- **Aim**:
Render everything from the line containing "What is the approximate" down to the line containing "44993 millimetres", both included, as a JSON array with one string per line and no blank lines. Include only those lines.

- - -

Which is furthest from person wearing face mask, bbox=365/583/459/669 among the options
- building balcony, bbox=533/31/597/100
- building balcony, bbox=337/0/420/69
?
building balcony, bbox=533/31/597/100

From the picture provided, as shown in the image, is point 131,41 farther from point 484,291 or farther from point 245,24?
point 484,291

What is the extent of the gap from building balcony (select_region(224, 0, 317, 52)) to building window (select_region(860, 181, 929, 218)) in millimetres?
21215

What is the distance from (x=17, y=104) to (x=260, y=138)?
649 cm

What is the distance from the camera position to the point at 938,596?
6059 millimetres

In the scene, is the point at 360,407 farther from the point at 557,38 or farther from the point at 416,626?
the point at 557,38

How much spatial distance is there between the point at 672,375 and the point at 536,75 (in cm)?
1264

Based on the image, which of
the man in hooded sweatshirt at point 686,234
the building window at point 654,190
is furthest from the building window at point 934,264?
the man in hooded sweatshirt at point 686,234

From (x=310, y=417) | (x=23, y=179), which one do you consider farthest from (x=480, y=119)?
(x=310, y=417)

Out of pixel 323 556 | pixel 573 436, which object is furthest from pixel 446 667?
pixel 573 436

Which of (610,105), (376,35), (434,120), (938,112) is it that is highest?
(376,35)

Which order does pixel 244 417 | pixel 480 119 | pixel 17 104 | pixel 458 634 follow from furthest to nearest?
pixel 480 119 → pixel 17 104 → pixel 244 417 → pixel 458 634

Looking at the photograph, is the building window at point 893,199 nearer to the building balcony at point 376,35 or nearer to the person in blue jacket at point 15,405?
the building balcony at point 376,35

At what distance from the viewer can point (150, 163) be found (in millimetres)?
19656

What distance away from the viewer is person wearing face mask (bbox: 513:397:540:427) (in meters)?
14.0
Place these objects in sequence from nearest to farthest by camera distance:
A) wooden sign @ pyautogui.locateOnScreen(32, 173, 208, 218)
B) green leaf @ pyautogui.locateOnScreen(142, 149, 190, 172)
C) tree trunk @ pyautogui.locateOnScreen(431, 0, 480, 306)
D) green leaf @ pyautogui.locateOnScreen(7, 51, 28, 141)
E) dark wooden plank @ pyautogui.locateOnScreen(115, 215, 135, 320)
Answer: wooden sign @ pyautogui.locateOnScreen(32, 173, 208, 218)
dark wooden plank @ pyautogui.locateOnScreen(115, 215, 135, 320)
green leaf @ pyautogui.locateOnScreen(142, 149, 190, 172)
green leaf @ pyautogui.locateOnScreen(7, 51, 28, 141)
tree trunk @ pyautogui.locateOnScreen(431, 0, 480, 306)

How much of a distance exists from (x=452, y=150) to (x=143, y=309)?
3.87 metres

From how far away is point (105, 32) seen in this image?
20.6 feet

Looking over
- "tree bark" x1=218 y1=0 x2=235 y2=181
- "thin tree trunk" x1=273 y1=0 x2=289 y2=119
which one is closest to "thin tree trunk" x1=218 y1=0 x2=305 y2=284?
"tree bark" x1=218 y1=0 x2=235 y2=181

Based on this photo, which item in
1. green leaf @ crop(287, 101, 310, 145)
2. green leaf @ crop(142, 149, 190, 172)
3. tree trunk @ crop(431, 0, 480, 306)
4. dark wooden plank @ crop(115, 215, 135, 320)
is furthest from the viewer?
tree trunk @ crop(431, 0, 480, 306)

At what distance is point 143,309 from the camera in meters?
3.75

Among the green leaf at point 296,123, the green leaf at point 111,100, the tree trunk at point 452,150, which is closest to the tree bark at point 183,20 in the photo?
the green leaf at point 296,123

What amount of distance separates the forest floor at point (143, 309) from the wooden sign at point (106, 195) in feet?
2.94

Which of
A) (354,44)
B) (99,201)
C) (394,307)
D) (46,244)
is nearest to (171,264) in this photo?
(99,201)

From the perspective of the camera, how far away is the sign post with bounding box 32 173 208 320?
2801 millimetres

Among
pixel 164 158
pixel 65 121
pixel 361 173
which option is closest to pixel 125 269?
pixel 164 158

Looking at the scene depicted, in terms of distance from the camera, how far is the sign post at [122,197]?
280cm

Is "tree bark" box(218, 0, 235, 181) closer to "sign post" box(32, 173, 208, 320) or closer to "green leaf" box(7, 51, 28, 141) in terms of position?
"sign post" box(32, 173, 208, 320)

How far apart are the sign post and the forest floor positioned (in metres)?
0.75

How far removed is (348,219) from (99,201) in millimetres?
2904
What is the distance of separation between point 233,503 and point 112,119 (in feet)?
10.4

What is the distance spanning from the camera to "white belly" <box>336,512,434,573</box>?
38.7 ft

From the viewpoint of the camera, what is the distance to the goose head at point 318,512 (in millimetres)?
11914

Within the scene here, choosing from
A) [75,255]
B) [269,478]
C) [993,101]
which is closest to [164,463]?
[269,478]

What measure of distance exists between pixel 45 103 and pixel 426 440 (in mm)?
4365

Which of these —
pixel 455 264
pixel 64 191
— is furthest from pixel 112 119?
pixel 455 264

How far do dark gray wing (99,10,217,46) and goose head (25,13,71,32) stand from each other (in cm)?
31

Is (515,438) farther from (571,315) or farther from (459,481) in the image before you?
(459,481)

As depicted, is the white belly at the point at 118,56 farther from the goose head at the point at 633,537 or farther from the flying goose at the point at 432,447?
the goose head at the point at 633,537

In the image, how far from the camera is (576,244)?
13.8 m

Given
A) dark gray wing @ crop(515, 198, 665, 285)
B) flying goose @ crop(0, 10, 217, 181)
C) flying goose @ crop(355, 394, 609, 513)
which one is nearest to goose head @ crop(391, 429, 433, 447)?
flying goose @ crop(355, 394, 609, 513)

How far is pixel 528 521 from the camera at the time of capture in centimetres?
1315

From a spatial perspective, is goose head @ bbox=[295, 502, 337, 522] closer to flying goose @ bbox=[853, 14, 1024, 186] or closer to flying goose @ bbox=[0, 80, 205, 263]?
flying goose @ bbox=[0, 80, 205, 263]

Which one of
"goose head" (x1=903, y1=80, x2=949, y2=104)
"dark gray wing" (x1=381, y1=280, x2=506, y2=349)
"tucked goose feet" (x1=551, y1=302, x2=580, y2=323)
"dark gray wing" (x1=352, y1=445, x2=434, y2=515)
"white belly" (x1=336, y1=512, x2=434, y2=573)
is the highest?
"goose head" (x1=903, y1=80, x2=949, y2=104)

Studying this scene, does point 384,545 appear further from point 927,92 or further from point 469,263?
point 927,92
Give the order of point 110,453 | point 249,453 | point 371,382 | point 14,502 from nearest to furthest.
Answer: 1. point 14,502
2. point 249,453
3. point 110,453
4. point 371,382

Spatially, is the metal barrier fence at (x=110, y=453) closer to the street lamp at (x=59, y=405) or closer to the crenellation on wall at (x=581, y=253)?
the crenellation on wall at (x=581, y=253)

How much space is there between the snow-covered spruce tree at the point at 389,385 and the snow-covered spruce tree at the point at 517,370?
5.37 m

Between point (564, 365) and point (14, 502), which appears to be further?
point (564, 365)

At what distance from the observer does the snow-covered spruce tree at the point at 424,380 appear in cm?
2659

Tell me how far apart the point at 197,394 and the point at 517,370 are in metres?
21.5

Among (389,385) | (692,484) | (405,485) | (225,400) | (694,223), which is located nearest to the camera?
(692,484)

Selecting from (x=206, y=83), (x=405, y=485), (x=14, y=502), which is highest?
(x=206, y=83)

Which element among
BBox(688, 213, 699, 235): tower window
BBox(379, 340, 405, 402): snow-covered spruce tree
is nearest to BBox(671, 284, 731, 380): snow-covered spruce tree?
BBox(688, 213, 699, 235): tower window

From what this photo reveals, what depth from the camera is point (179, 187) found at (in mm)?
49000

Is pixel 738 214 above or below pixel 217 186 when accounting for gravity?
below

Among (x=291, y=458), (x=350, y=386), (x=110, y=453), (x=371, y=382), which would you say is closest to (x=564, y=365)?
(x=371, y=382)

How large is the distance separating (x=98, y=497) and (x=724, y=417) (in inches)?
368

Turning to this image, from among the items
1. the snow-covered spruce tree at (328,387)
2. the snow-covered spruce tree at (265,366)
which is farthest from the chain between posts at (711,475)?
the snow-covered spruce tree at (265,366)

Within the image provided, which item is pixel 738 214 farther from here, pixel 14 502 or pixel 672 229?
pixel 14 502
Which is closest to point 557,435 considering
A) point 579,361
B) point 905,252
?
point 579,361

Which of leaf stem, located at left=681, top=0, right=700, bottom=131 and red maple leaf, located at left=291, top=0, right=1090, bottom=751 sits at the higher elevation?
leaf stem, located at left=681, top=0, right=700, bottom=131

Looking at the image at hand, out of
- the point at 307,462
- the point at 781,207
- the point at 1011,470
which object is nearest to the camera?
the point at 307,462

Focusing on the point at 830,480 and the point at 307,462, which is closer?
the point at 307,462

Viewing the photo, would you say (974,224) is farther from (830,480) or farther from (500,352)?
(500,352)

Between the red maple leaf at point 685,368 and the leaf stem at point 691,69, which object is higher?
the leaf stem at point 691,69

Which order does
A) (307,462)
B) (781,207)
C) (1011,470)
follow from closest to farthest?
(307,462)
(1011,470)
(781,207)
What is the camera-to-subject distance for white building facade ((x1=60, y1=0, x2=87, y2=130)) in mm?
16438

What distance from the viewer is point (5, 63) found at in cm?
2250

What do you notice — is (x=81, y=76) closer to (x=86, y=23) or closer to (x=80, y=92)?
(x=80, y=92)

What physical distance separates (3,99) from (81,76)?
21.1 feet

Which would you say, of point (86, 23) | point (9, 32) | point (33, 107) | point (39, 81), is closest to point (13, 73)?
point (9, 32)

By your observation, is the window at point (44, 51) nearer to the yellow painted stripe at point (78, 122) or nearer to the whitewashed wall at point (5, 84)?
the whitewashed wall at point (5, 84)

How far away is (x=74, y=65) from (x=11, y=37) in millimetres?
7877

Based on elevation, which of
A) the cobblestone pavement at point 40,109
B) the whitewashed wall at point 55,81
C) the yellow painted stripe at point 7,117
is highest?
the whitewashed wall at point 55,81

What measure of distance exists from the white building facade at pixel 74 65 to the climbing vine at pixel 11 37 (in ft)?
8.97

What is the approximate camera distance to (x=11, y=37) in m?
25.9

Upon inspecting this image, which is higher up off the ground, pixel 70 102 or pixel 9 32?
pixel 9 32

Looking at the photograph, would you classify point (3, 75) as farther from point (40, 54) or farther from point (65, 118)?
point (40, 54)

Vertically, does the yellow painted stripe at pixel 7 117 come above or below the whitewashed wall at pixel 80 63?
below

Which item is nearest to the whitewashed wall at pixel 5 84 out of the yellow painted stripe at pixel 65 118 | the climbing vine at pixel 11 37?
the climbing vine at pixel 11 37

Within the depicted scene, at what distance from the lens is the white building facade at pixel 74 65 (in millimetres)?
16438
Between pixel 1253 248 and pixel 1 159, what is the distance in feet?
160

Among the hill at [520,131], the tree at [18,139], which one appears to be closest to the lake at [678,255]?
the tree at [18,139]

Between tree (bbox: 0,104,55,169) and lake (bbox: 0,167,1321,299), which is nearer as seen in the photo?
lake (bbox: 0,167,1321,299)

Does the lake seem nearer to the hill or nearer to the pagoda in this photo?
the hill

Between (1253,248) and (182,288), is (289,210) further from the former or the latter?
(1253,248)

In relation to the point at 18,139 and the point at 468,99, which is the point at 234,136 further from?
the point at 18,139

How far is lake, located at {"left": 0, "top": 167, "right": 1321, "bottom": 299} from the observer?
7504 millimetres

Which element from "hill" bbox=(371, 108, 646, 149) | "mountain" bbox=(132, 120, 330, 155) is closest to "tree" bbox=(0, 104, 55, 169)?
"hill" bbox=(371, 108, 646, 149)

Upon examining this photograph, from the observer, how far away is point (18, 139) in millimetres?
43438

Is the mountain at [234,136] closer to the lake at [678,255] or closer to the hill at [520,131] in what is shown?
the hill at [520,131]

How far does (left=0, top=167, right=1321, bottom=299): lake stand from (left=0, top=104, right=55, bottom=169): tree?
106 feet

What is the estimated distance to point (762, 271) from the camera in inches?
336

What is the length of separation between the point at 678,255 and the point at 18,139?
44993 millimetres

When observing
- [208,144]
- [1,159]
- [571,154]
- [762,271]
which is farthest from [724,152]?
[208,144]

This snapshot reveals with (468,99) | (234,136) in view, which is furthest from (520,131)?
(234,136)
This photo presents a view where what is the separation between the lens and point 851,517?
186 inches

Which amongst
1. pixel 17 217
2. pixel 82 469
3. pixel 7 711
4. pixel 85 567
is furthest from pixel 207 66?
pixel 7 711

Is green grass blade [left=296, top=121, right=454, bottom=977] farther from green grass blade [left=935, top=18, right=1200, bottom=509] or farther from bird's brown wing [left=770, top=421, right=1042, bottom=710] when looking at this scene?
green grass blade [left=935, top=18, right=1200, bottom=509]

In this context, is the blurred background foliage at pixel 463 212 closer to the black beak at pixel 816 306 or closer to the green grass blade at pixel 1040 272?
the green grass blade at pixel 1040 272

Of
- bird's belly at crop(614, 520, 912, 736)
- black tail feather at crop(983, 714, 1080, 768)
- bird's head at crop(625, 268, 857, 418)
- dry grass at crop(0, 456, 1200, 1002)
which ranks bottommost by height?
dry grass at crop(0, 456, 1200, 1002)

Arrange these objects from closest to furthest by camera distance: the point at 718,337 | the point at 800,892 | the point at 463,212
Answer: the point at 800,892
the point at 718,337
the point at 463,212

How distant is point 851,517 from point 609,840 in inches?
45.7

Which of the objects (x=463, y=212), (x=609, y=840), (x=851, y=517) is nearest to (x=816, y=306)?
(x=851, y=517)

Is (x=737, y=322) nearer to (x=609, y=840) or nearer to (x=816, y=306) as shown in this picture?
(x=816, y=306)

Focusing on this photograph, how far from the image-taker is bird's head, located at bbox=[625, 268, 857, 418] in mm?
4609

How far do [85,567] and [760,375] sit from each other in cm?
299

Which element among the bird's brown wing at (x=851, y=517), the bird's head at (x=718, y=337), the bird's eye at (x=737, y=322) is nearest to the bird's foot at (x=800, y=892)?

- - -

- **Answer for this exercise**:
[
  "What is the approximate camera distance to (x=11, y=37) in m?",
  "25.9",
  "Upon inspecting this image, which is higher up off the ground, pixel 70 102 or pixel 9 32?",
  "pixel 9 32",
  "Looking at the photograph, would you classify point (3, 75) as farther from point (40, 54) or farther from point (65, 118)?",
  "point (40, 54)",
  "Vertically, does the yellow painted stripe at pixel 7 117 come above or below the whitewashed wall at pixel 80 63?",
  "below",
  "Which item is nearest to the whitewashed wall at pixel 5 84 out of the yellow painted stripe at pixel 65 118 | the climbing vine at pixel 11 37?",
  "the climbing vine at pixel 11 37",
  "Within the depicted scene, at what distance from the lens is the white building facade at pixel 74 65 (in millimetres)?",
  "16438",
  "Between pixel 1253 248 and pixel 1 159, what is the distance in feet?",
  "160",
  "Among the hill at [520,131], the tree at [18,139], which one appears to be closest to the lake at [678,255]?",
  "the tree at [18,139]",
  "Between tree (bbox: 0,104,55,169) and lake (bbox: 0,167,1321,299), which is nearer as seen in the photo?",
  "lake (bbox: 0,167,1321,299)",
  "Does the lake seem nearer to the hill or nearer to the pagoda in this photo?",
  "the hill",
  "Between (1253,248) and (182,288), is (289,210) further from the former or the latter?",
  "(1253,248)",
  "In relation to the point at 18,139 and the point at 468,99, which is the point at 234,136 further from?",
  "the point at 18,139",
  "How far is lake, located at {\"left\": 0, \"top\": 167, \"right\": 1321, \"bottom\": 299} from the observer?",
  "7504 millimetres",
  "Which element from \"hill\" bbox=(371, 108, 646, 149) | \"mountain\" bbox=(132, 120, 330, 155) is closest to \"tree\" bbox=(0, 104, 55, 169)?",
  "\"hill\" bbox=(371, 108, 646, 149)",
  "Upon examining this photograph, from the observer, how far away is point (18, 139) in millimetres?",
  "43438",
  "Is the mountain at [234,136] closer to the lake at [678,255] or closer to the hill at [520,131] in what is shown?",
  "the hill at [520,131]",
  "How far does (left=0, top=167, right=1321, bottom=299): lake stand from (left=0, top=104, right=55, bottom=169): tree?",
  "106 feet",
  "What is the estimated distance to point (762, 271) from the camera in inches?",
  "336",
  "What is the length of separation between the point at 678,255 and the point at 18,139?",
  "44993 millimetres"
]